Given the safety of this drug and its highly significant reduction in a composite endpoint used in other major HFrEF trials, the ESC-invited discussant, Carolyn S.P. Lam, MBBS, PhD, National Heart Centre, Singapore, called the outcome "remarkable” and a validation for "the millions of people" who are already taking qiliqiangxin in China and other Asian countries.

Using the DAPA-HF trial as a point of reference, Lam noted that relative reduction in the composite endpoint of cardiovascular death for the SGLT-2 inhibitor dapagliflozin relative to placebo on top of triple guideline-directed medical therapy was lower (17% vs 24%), but there were significant reductions in each of the components, as well as a nonsignificant signal of a mortality benefit.

However, Lam pointed out that there does seem to be more of an overlap for the benefits of qiliqiangxin than dapagliflozin relative to other components of triple therapy based on the lower rate of benefit when patients were optimized on triple therapy.

"The subgroup analysis [of this study] is very important," Lam said. Qiliqiangxin may be best in patients who cannot take one or more of the components of triple therapy, she suggested, even though she called for further studies to test this theory.
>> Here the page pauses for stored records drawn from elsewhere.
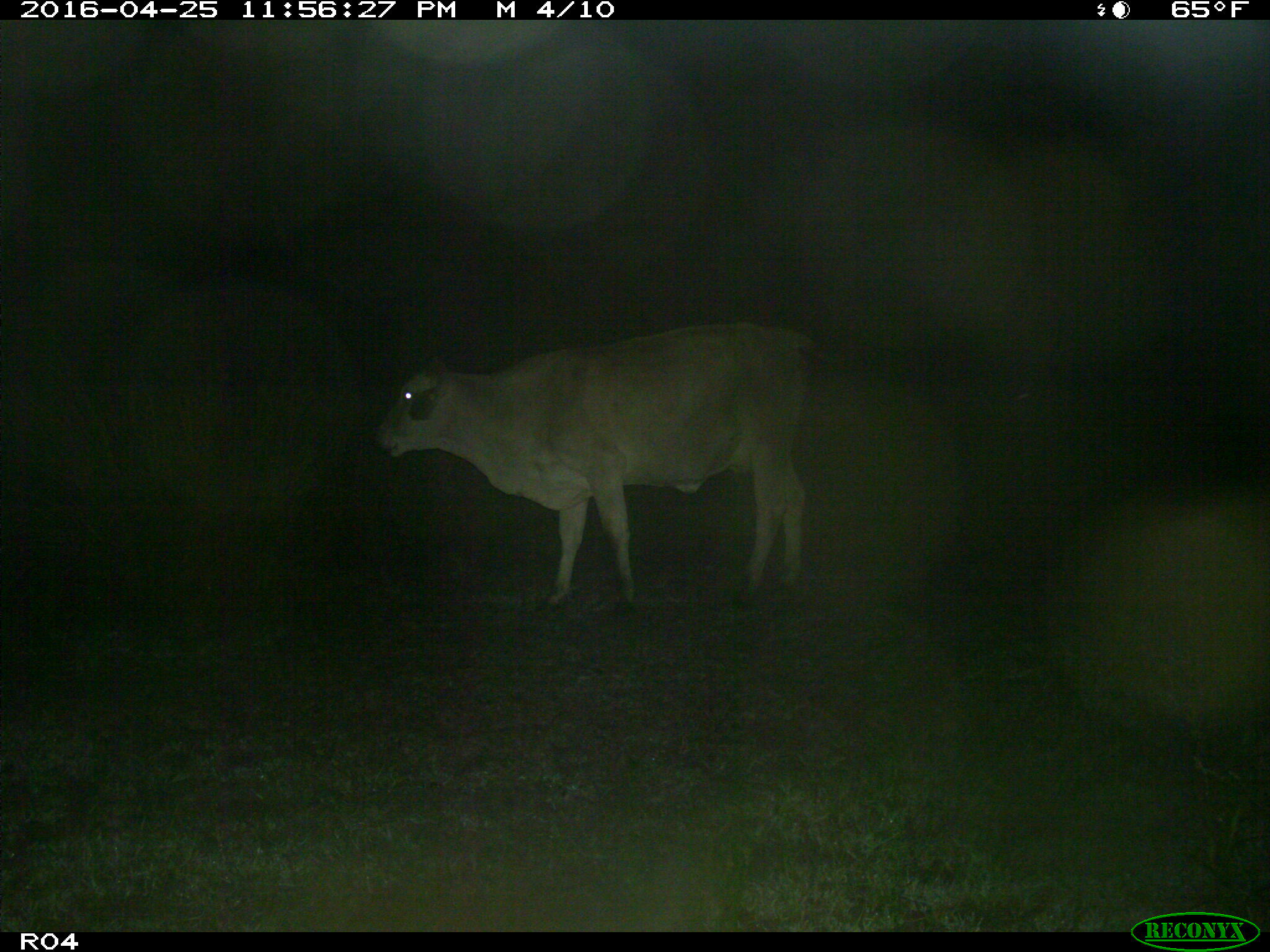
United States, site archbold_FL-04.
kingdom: Animalia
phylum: Chordata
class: Mammalia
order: Artiodactyla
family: Bovidae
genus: Bos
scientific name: Bos taurus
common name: domestic cow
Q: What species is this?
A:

She also cautioned that the pill burden of four capsules taken three times per day might be onerous for some patients.

Of the many questions still to be answered, Lam noted that the low rate of enrollment for patients (<10%) taking SGLT-2 inhibitors makes the contribution of qiliqiangxin unclear among those receiving the current standard of quadruple guideline-directed medical therapy.

She also suggested that it will be important to dissect the relative contribution of the different active ingredients of qiliqiangxin.

"This is not a purified compound that we are used to in western medicine," Lam said. While she praised the study as "scientifically rigorous" and indicated that the results support a clinical benefit from qiliqiangxin, she thinks an exploration of the mechanism or mechanisms of benefit is a next step in understanding where this therapy fits in HFrEF management.

Li reports financial relationships with AstraZeneca, Bayer, Novartis, Roche, and Yiling. Lam reports financial relationships with more than 25 pharmaceutical or device manufacturers, many of which produce therapies for heart failure, as well as with Medscape/WebMD Global LLC. The study was supported by the Chinese National Key Research and Development Project and Yiling Pharmaceuticals.

European Society of Cardiology (ESC) 2023 Congress. Presented August 26, 2023.